Given passage
------------------------------------------------------------------------

As a general container format, OCF collects a related set of files into a single-file container. OCF can be used to collect files in various document formats and for classes of applications. The single-file container enables easy transport of, management of, and random access to, the collection.

OCF defines the rules for how to represent an abstract collection of files (the “abstract container”) into physical representation within a ZIP archive (the “physical container”). The rules for ZIP containers build upon and are backward compatible with the ZIP technologies used by Open Document Format (ODF) 1.0.

OCF is the REQUIRED single-file container technology for EPUB publications. OCF MAY play a role in the following workflows:

• During the preparation steps in producing an electronic publication, OCF is used as the single-file format when exchanging in-progress publications between different individuals and/or different organizations.

• When providing an electronic publication from publisher or conversion house (Content Provider) to the distribution or sales channel, OCF is the RECOMMENDED single-file format to be used as the transport format.

• When delivering the final publication to an EPUB Reading System or end-user, OCF is the REQUIRED format for the single-file container that holds all of the assets that make up the publication.

2 Definitions

ASCII

American Standard Code for Information Interchange – a 7-bit character encoding based on the English alphabet (ANSI X3.4-1986). When used in this document, ASCII refers to the printable graphic characters in the range 33 (decimal) through 126 (decimal) and the nonprintable space character 32 (decimal).

CONTENT PROVIDER

A publisher, author, individual, or other information source that provides a publication to distribution or sales channels or directly to one or more EPUB Reading Systems using OCF as described in this specification.

------------------------------------------------------------------------

Raw data
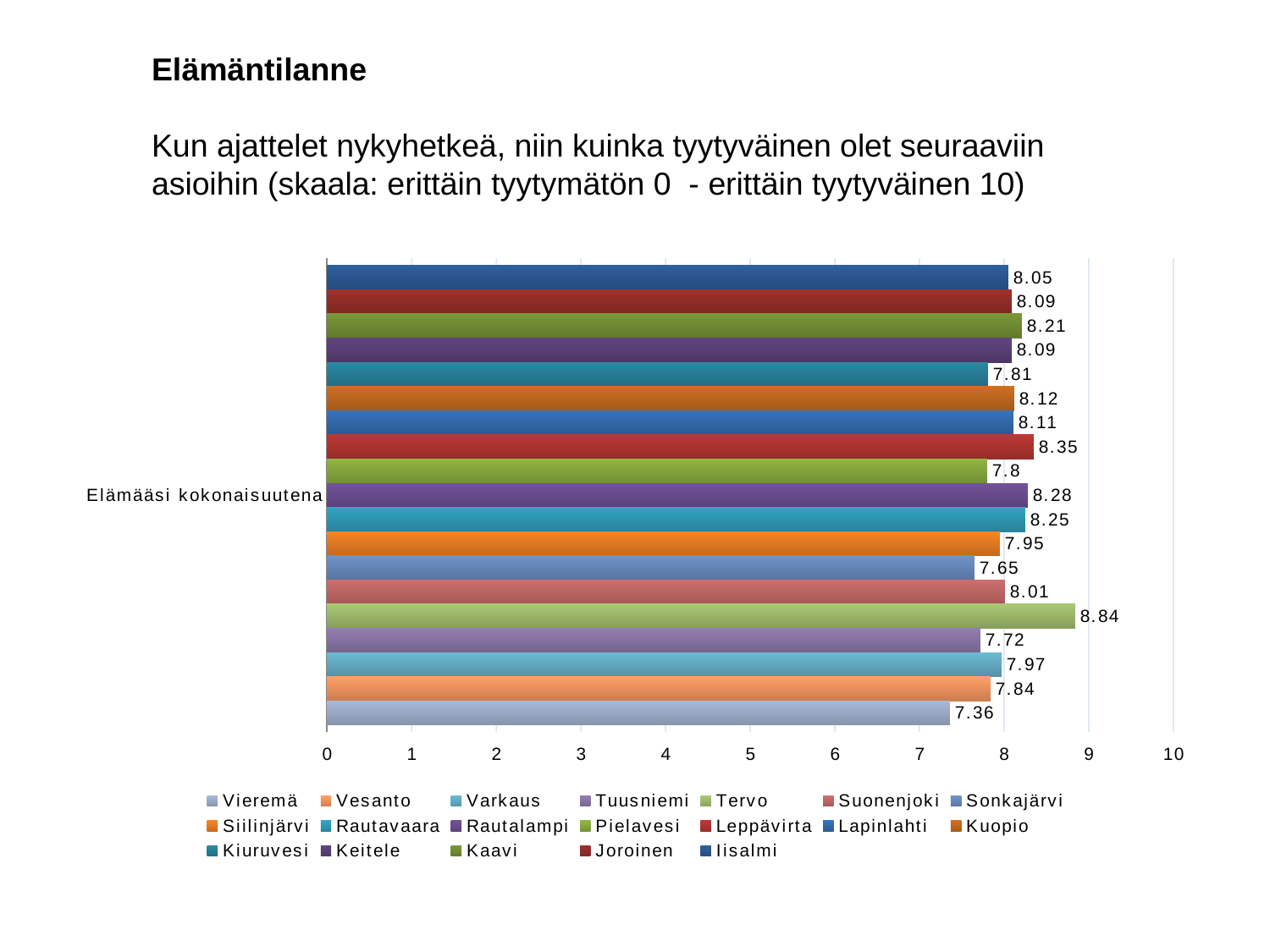
Which municipality has the highest value? Tervo What is the value for Tervo? 8.84 What is the difference between the values for Tervo and Vieremä? 1.48 Which has a larger value, Rautalampi or Sonkajärvi? Rautalampi What is the maximum value shown on the horizontal axis? 10 How many series does the legend list? 19 What is the category label shown on the vertical axis? Elämääsi kokonaisuutena What is the value for Leppävirta? 8.35 What kind of chart is shown on the slide? bar chart Which municipality has the lowest value? Vieremä What is the value for Kuopio? 8.12 What is the value for Vieremä? 7.36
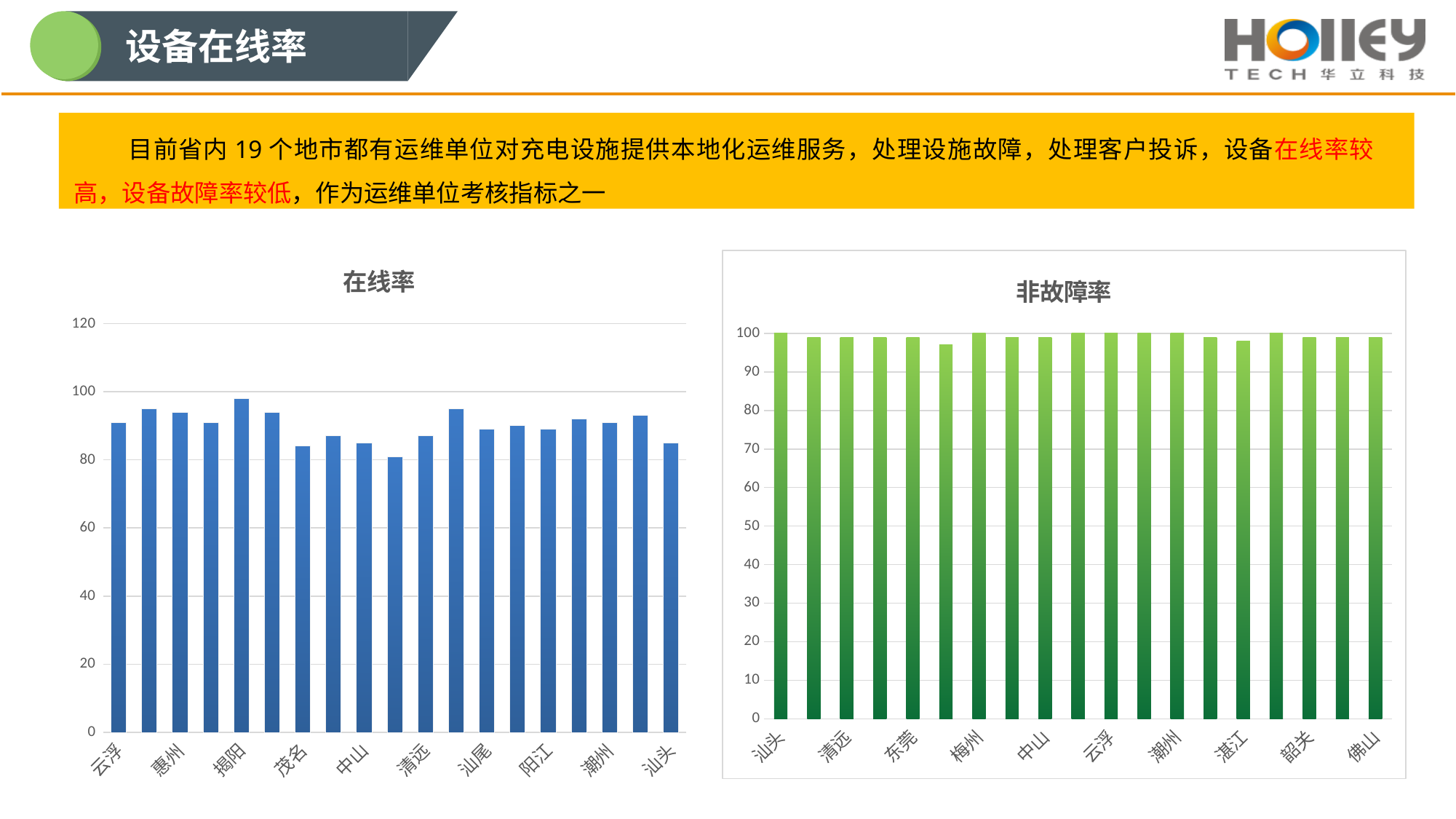
In the 非故障率 chart, is the value for 湛江 greater or less than 90? greater In the 在线率 chart, is the value for 揭阳 greater or less than 90? greater How many bars are plotted in the 非故障率 chart? 19 In the 在线率 chart, which is larger, the value for 汕尾 or the value for 汕头? 汕尾 In the 在线率 chart, is the value for 汕头 greater or less than 90? less What kind of chart is the 在线率 chart on the left? bar chart In the 在线率 chart, which is larger, the value for 揭阳 or the value for 茂名? 揭阳 What kind of chart is the 非故障率 chart on the right? bar chart What is the title of the chart on the right side of the slide? 非故障率 How many bars are plotted in the 在线率 chart? 19 In the 在线率 chart, which labelled city has the highest bar? 揭阳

------------------------------------------------------------------------

Continue the passage on the OCF container format, starting right after its last sentence. The listing has nothing to do with the passage on the OCF container format.

EPUB

The publication format as defined by the OCF 2.0.1, OPF 2.0.1 and OPF 2.0.1 specifications.

EPUB PUBLICATION

A collection of OPS Documents, an OPF Package file, and other files, typically in a variety of media types, including structured text and graphics, packaged in an OCF container that constitute a cohesive unit for publication, as defined by the EPUB standards.

EPUB READING SYSTEM (OR READING SYSTEM)

A combination of hardware and/or software that accepts EPUB Publications and makes them available to consumers of the content. Great variety is possible in the architecture of Reading Systems. A Reading System MAY be implemented entirely on one device, or it MAY be split among several computers. In particular, a reading device that is a component of a Reading System need not directly accept OCF-Packaged EPUB Publications, but all Reading Systems MUST do so. Reading Systems MAY include additional processing functions, such as compression, indexing, encryption, rights management, and distribution.

IRI

Internationalized Resource Identifier ().

OCF

The Open Container Format defined by this specification.

OCF CONTAINER

A container file that is compliant with the format defined in this specification.

ODF

Open Document Format ().

OPF

Open Packaging Format ().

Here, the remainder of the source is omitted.